Gli incensi, quando ardono, emanano vibrazioni diffenti e ognuna è adattabile allo scopo che ci siamo prefissati di raggiungere mediante la pratica rituale. Un rito ripete le fasi della creazione e ogni cosa che viene impiegata deve vibrare in vicendevole armonia. Il nostro pensiero, la nostra voce quando si recitano invocazioni e formule, i fumi delle misture, il colore delle candele che consumano lentamente ecc. Armonia è la parola chiave.  L'incenso che accompagna le nostre operazioni magiche, riveste un ruolo fondamentale, ma non solo, si può usare anche quando ad esempio facciamo meditazione o lanciamo un pensiero calamita. La spinta delle fumigazioni è potente, non spande solo un buon profumo tutto attorno a noi. La cosiddetta magia dei profumi è una pratica antica usata già nei riti del passato dalle varie religioni di tutto il mondo in quanto tutti ne conoscono e ne apprezzano l'efficacia. Il fumo che si sprigiona dall'incenso distende le persone che ne sentono l'aroma e facilita o incentiva la concentrazione, stato fondamentale per chi pratica ad esempio la divinazione, la ritualista in generale o la meditazione.
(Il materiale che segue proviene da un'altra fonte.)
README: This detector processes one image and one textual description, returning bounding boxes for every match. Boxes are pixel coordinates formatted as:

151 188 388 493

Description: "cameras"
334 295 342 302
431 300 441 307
E' lo stesso effetto che si ottiene ascoltando una musica che crea ambiente, in quanto anche la musica emette vibrazioni utili a tutti gli scopi appena citati. Lavorare infatti con una dolce melodia di sottofondo e avendo acceso un incenso appropriato, tutto questo permette all'operatore di estraniarsi quanto basta per non disperdere il pensiero che deve concentrarsi solo su di un unico scopo; quello che vogliamo concretizzare sul piano magico. Dopo alcuni minuti però la nostra mente, per sua natura, è portata a distrarsi specie se le azioni che facciamo risultano essere ripetitive ed ipnotiche. Non è comunque utile mantenere la concentrazione per troppi minuti su di un unico pensiero in quanto, così facendo, ci si stanca inutilmente. Meglio tornare "a onde" sui nostri propositi per trovare il giusto equilibrio. Quando si "lancia" un incantesimo lo si deve fare con naturalezza e senza sforzo, in modo naturale, immediato e con estrema sicurezza e fermezza. E come diceva il grande Alberto Magno, esoterico medievale:

“ Nell'anima dell'uomo esiste un certo potere capace di alterare le cose e subordinare ad esse tutto il resto, soprattutto quando essa è in preda ad un eccesso di amore oppure di odio. Quando l'anima dell'uomo viene catturata da una qualche passione in modo irresistibile, è provato tramite esperimenti, che tale eccesso lega tra loro le cose in modo magico, piegandole al suo volere, a ciò che essa desidera. Chiunque voglia conoscere il segreto del fare e disfare questo genere di cose sappia che è potere di ognuno influire magicamente sulle cose, qualora egli sappia abbandonarsi ad una passione forte.”